Arabs and leftists uprooted a Jewish orchard and went on to plant olive trees outside a Jewish community on the Jewish "New Year of Trees.” One left-wing activist hit a security guard with his car.

The incident occurred Saturday morning at Sde Boaz, a hilltop community in Gush Etzion located at the region’s highest point, between N'vei Daniel and Beitar Illit.



The destroyed orchard consisted of apple, cherry, pomegranate, pear, carob and olive trees. After cutting down the trees, a dozen activists made their way to Sde Boaz. They accompanied Arabs from the PA-controlled village of El-Khader and began planting olive trees adjacent to the Jewish community.



Dozens more foreign volunteers and Arabs then climbed up from the valley, where they had been waiting, and ignored IDF calls to cease until the Civil Administration could clarify the land’s ownership.



A man who said his name was Ariel, from the Ta’ayush organization, argued with IDF officers. He claimed that the fact that the government destroyed a stable that Jews had built there proved that the land did not belong to the Jews and could therefore be assumed to belong to the Arabs, even without a deed. The stable was destroyed in January 2005, just before the clashes at the Amona outpost.



Ezra Nawi, a veteran Ta’ayush coordinator usually active in the southern Hevron Hills, arrived at the scene with hundreds of olive trees and several American, Norwegian and British volunteers. Nawi drove through the community of Sde Boaz, striking the security chief with his car.



Soldiers who witnessed the incident accompanied the security chief to file charges against Nawi when the police arrived, about a half-hour later.



Nawi also screamed racial epithets at an Ethiopian Jewish soldier.



The IDF regional commander showed up with an order declaring the area a closed military zone, but declined to enforce it until two police officers eventually arrived. Only after the Arab trees were provocatively planted - some in one of the vineyards worked by Jews of Sde Boaz - did the large group of Arabs and leftists begin to make its way back toward El-Khader. Though the police stopped the Arabs from planting when they saw the negative effects on the Jewish-worked land, the commander passed on to Sde Boaz residents the word "from above" that anyone who "touched the olive trees" would be arrested.



The group of radical leftists and Arabs began planting at another plot along the road, hastily sticking the remaining trees into the ground. Residents say that plot of land is worked by an elderly Arab man who has good relations with the community.



When police and IDF soldiers attempted to arrest one of the Arab youths, the foreigners and the Arabs, directed by the radical-leftist Israelis, freed him by force. The man escaped and Ta’ayush’s “Ariel” was arrested for directing the violence.

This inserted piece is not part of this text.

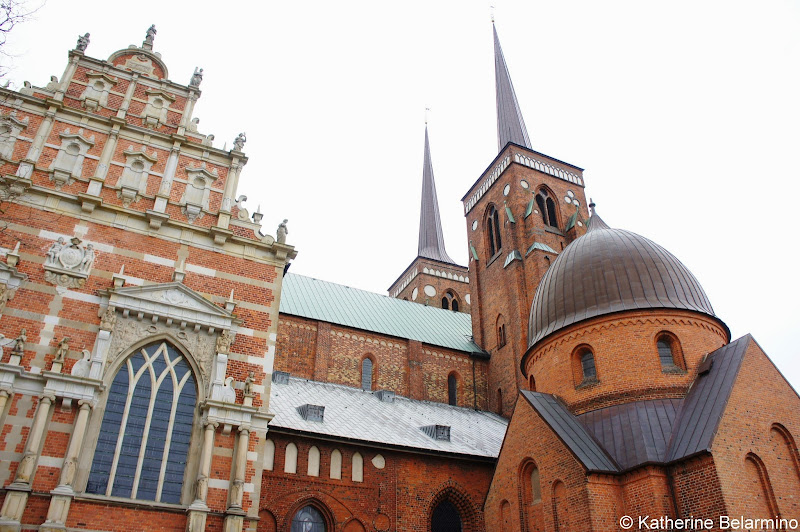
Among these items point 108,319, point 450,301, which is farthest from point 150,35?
point 450,301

Only after the group finally left did residents notice that the community’s orchard - in the valley below Sde Boaz, below the point of vision - was destroyed. The vandalism occurred on the very day that the trees reached the age at which their fruits became permitted for consumption according to Jewish Law. Saturday was Tu B’Shvat, the Jewish New Year for Trees, from which three years are counted before fruit is consumed.



The actions of the raucous group left local residents in shock. “It is unbelievable that these people, on their way to pull on the heartstrings of the police and IDF, telling them ‘we only want to plant these olive trees as an expression of peace,’ spent what had to be a long time uprooting and destroying a beautiful orchard on land that clearly belongs to the community,” a statement from the Sde Boaz secretariat read. “That they did this on Tu B’Shvat makes it no less than a hate crime.”



Residents also said that the provocation failed in its intention to provoke them into violence. “We somehow doubt that the news of these people brazenly destroying an orchard, hitting someone with a car and freeing an arrestee from IDF and police custody through violence will figure prominently in the headlines..." the statement concluded.



At press time, none of Israel’s state-run television or radio outlets had reported the incident.



The reporter, a resident of Sde Boaz, witnessed the incident first-hand.